The good news is that we have the right (at least at present) to refuse to go through one of these machines.  The downside to that is this is – perhaps understandably – considered a 'red flag' and so it means we'll get a secondary pat-down (as well as going through a traditional metal detector).

And now the other shoe is dropping on this.  The TSA are proudly announcing a new type of pat-down search that will be more invasive and more personal than the former rather delicate touchy-feely experience.

But, of course, this isn't designed to 'punish' people from refusing to submit to a possibly dangerous dose of X-rays.  Oh no, why ever would you think that?

Now for the really bad news.  The same types of radiation machines are now being mounted in unmarked vans and are being used by security services to conduct 'driveby' inspections of nearby houses, vehicles, and people on the street in general.  Two thoughts about this.

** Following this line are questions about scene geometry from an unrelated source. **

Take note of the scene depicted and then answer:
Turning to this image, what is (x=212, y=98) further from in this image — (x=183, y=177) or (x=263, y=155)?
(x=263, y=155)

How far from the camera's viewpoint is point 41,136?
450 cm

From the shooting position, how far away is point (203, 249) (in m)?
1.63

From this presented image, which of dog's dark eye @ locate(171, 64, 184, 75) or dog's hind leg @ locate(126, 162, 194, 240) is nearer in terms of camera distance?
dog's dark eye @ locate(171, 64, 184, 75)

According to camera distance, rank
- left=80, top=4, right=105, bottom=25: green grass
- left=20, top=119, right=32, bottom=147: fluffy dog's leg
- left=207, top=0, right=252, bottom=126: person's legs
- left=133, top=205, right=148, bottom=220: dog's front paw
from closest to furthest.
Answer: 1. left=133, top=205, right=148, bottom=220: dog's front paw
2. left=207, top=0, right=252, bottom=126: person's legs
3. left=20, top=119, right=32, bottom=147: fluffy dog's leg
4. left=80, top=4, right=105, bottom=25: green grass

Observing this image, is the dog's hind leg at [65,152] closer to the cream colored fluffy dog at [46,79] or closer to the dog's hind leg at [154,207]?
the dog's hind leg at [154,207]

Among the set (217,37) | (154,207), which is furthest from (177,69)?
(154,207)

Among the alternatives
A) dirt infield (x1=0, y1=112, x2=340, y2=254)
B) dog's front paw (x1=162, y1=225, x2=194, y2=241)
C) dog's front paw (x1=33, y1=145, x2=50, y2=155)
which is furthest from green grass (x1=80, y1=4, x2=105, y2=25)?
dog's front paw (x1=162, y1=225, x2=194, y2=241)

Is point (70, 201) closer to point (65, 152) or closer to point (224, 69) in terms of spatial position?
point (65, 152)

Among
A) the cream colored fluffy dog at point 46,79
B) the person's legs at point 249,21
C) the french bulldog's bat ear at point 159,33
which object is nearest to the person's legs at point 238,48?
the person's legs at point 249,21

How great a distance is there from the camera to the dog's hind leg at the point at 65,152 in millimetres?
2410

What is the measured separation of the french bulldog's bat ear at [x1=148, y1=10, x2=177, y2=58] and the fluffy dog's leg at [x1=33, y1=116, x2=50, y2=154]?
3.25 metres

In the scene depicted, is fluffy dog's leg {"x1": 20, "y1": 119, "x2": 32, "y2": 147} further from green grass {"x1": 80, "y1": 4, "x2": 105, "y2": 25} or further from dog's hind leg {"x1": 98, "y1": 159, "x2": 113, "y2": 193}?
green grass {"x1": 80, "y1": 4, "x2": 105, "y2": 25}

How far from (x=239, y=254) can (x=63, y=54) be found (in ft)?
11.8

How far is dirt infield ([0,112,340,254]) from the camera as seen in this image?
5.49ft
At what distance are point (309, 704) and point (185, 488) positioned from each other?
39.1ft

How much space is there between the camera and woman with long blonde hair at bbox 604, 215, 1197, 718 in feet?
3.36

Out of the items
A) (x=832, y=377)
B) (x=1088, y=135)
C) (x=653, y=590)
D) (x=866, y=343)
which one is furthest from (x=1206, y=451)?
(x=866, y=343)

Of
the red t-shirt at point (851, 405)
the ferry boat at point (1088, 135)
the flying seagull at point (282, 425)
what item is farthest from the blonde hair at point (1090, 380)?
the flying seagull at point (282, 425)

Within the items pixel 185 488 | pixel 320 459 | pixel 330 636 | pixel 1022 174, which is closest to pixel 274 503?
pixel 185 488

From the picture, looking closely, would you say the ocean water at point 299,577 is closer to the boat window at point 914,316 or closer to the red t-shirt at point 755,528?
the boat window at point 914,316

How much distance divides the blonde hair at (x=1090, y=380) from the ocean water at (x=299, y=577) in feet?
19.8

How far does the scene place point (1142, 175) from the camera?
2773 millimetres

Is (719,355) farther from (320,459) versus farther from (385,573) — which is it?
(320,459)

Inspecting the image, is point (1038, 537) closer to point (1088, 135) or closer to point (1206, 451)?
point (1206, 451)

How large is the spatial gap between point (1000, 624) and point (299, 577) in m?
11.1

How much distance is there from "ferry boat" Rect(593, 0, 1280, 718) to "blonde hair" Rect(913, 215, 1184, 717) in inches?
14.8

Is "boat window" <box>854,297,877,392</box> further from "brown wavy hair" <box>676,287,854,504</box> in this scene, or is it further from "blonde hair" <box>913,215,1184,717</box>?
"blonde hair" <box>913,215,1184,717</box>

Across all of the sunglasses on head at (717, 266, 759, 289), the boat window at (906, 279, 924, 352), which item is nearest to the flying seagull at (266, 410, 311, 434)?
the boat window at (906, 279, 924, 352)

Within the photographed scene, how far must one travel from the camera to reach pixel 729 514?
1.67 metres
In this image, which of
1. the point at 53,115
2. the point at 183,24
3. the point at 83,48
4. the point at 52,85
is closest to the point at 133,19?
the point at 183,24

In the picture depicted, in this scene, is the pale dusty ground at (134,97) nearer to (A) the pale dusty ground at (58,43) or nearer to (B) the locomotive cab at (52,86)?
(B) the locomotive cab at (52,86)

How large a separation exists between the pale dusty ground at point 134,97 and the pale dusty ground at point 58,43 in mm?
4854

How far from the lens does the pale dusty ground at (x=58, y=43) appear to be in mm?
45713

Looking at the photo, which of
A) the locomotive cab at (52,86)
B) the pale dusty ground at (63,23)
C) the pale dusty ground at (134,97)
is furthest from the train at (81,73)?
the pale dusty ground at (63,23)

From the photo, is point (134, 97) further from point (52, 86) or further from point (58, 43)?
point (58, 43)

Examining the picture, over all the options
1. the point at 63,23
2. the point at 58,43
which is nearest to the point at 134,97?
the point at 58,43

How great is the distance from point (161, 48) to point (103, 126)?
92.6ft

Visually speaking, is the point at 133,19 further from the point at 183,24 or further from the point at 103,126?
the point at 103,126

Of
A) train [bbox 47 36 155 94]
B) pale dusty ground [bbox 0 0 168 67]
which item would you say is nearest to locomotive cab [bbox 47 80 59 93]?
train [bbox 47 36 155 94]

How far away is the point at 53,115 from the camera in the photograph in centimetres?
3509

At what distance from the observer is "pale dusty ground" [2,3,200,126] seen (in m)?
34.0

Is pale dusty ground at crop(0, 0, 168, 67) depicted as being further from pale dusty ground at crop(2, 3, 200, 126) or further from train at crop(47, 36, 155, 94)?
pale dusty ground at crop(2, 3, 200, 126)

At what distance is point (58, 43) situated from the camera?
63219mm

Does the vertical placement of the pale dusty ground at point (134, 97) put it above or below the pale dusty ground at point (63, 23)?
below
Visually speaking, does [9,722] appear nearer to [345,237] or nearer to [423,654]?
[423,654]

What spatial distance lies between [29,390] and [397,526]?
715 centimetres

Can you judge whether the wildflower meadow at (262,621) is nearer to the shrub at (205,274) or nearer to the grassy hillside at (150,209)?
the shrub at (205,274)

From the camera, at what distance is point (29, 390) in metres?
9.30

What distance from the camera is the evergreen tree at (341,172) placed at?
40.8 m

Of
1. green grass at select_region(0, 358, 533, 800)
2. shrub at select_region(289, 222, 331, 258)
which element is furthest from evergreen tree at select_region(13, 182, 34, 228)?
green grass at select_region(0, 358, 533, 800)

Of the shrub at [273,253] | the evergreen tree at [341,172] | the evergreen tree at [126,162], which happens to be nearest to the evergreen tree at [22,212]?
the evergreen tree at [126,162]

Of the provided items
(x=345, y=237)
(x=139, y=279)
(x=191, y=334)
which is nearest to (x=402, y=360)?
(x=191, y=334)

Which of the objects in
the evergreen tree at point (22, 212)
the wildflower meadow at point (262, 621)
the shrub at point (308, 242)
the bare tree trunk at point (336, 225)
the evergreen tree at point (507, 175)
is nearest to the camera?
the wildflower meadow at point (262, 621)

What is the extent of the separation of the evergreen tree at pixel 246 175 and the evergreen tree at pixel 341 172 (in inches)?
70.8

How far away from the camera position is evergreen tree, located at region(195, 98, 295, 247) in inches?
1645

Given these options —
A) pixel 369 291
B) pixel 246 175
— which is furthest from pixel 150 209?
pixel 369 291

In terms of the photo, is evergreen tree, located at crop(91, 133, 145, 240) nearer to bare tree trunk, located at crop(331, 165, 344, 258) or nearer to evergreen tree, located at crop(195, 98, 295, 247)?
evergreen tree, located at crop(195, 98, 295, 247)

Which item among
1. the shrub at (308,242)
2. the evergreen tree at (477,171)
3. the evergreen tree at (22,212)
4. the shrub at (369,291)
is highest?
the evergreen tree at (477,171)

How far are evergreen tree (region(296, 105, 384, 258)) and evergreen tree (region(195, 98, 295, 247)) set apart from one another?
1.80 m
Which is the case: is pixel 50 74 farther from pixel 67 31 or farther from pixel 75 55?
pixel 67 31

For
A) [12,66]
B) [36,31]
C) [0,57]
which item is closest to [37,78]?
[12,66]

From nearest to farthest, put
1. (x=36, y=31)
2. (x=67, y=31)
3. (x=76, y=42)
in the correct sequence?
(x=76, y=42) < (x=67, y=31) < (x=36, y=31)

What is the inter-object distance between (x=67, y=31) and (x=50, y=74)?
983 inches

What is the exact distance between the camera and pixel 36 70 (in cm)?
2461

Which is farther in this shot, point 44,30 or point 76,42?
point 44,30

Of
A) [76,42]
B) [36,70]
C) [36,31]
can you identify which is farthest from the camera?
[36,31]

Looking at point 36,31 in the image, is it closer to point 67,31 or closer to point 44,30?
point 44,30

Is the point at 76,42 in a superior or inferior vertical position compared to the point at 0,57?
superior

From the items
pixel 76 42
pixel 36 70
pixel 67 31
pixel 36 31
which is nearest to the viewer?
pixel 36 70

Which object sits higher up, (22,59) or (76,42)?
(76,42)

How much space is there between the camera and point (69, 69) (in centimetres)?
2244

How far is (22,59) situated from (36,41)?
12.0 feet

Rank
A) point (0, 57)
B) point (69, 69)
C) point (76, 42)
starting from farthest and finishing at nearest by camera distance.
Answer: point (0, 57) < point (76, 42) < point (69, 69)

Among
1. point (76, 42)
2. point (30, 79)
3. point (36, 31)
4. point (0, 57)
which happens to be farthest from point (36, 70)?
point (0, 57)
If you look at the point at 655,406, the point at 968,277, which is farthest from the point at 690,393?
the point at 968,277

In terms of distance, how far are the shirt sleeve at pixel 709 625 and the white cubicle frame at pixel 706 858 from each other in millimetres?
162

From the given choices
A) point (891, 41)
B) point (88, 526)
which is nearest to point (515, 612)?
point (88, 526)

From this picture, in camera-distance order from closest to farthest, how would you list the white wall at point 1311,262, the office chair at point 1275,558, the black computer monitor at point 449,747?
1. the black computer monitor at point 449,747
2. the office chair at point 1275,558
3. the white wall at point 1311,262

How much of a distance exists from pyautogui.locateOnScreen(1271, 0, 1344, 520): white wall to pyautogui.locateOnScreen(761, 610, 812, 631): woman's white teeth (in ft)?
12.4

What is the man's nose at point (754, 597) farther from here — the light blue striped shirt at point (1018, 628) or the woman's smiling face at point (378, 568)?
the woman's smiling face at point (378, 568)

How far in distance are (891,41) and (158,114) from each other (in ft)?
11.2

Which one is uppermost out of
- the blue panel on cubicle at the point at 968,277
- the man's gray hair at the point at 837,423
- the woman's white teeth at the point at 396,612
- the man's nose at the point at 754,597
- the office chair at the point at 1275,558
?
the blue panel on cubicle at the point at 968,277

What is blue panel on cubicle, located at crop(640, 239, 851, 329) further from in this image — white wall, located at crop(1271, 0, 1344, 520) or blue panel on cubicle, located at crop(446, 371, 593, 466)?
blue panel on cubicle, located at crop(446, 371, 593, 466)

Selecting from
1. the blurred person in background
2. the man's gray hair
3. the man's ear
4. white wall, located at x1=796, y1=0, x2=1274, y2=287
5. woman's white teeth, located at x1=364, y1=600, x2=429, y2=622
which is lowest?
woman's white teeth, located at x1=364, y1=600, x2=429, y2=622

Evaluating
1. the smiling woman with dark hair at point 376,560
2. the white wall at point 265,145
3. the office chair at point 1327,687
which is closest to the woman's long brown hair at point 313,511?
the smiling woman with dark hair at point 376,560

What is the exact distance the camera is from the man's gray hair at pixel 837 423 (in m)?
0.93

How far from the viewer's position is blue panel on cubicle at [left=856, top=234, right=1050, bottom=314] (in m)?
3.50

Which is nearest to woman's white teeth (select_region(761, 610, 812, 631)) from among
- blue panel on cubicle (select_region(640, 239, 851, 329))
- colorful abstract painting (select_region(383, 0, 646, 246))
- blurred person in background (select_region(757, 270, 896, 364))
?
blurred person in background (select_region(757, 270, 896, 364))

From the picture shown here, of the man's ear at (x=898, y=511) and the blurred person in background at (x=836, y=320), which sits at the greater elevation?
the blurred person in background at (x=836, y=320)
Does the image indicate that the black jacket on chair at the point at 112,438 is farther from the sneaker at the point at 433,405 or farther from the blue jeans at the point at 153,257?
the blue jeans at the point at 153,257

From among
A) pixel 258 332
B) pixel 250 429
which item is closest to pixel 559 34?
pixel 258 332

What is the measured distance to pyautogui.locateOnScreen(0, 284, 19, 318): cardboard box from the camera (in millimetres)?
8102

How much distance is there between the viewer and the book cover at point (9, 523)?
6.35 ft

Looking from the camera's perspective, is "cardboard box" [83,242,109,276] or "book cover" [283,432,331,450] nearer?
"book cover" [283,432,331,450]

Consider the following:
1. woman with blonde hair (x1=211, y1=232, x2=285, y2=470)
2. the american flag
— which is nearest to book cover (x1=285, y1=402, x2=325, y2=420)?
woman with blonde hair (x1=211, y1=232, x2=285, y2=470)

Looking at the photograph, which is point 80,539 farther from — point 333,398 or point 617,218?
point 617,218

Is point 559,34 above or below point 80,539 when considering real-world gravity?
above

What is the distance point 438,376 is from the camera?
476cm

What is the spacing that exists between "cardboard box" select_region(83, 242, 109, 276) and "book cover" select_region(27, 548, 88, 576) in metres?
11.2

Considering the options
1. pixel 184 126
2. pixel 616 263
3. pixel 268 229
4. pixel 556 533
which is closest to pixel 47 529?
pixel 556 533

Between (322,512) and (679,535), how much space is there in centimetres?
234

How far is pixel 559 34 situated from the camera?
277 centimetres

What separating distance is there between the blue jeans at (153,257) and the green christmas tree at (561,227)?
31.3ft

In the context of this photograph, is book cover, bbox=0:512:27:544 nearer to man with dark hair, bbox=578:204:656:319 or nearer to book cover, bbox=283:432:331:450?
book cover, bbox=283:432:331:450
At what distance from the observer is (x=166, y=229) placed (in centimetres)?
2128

First, unlike at an airport, we surely don't have any opportunity at all to decline such a covert dose of radiation, because we'll never know we received it.

Second, how much massively more powerful must such machines be to operate from a distance of many feet from the target being examined, and to potentially punch through metal and building exteriors, instead of being aimed at people wearing only a light layer of clothing and only a foot away from the radiation emitter and receiver?

So next time you see a plain white panel van cruising along the street towards you, be aware that it might be filling you full of x-rays as it goes past.  My guess – more people will die from the radiation emitted from the van than will be saved as a result of such vans detecting terrorists and foiling terror plots on our streets.

I'd advocate wearing a tinfoil hat and underwear, but clearly if one of these units is powerful enough to shoot X-rays through the side of a car or van or house, and then have the X-rays still with enough energy to bounce back through the metal on a return journey back to the detector, then it will take a lot more than a few layers of Reynolds tinfoil wrapped around ourselves to protect us from this – oh, yes – harmless radiation.

One final comment about this.  Are you aware of any public discussion or consensus decision authorizing our security services to roam the streets as they wish, directing beams of radiation at anything they choose?  I'm surely not.  Who are our security services answerable to?

More details, and a delightful promotional video from the company that makes these devices, here.

 

  One Response to “This Week’s Security Horror Story 27 Aug 2010”

  1. I can’t say it enough times: thank you for your witty review of the impromtu street theatre scenes you experienced in Auckland. Problem is, you had to pay a pretty hefty price for that airline ticket just to be part of the play-acting.
    I travel frequently, not incessantly, but frequently through airports such as LHR, LGW, BCN, ORD, IAD and have never once seen anyone dragged off kicking and screaming (or dragged off at all) by the costumed cast members.
    Keep up your expose, please, please please.